In Israel, fears that the erosion of judicial oversight will lead to a backslide on human rights have been heightened by the anti-human rights agenda of the current government. This is displayed most starkly in the treatment of Palestinians.

Since December 2022, the Israeli government has escalated longstanding racist rhetoric and systematic violations against Palestinians. It has tabled a bill that introduces the death penalty for “terrorists,” – a word which the government almost exclusively uses to refer to Palestinians. It is advancing a proposal to create a “national guard” – a volunteer militia with powers to exercise force against civilians, and it is stepping up plans to annexe more of the occupied West Bank, in violation of international law.

A Palestinian man inspects the damage to his restaurant after an attack by Israeli settlers in Huwara, near Nablus, in February. Israel’s current coalition government has pledged massive settlement expansion and retroactively legalized settlement outposts, emboldening the perpetrators of settler violence against Palestinians. (©Nasser Ishtayeh/SOPA Images/LightRocket via Getty Images)

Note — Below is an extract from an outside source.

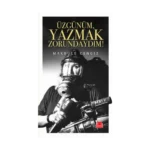 Üzgünüm, Yazmak Zorundaydım!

Meanwhile, there have been several alarming proposals by ministers which threaten the rights of some of the most vulnerable groups in Israel. These include a bill to stop children under 14 from engaging in any lesson or even conversation about sexual orientation or gender identity, and a call to allow doctors to refuse to treat LGBTI people.

And earlier this year, a bill proposing to expand the powers of Israel’s all-male rabbinical courts, which have a history of discriminating against women, passed its first reading earlier this year.

What is Amnesty International calling for?

Israeli authorities must drop their plans for judicial overhaul. They must uphold the rights to freedom of expression and peaceful assembly of all those protesting against the proposals.

It is also crucial that the legitimate concerns of protesters and political opponents do not sideline the suffering of Palestinians, nor detract from the urgent need to dismantle Israel’s apartheid system.

The protests in Israel have garnered huge international media attention, and many states have condemned the government’s plans. While this scrutiny is welcome and necessary, it is a stark contrast from the international community’s ongoing reluctance to condemn Israel’s apartheid system.

If the international community truly values the rule of law and justice, it must take action to hold the Israeli authorities accountable for their many violations and crimes against Palestinians. It should not accept the status quo, where Israel’s Supreme Court signs off on war crimes and human rights violations. Instead, the international community should be using this moment to pressure Israeli authorities to end, for example, the military’s relentless unlawful killing of Palestinian children and other civilians, landgrabs through settlement expansion, and the blockade of the Gaza Strip.

Israel should indeed reform its judiciary – but those reforms should be part of a comprehensive dismantling of the apartheid system and upholding international human rights standards for all.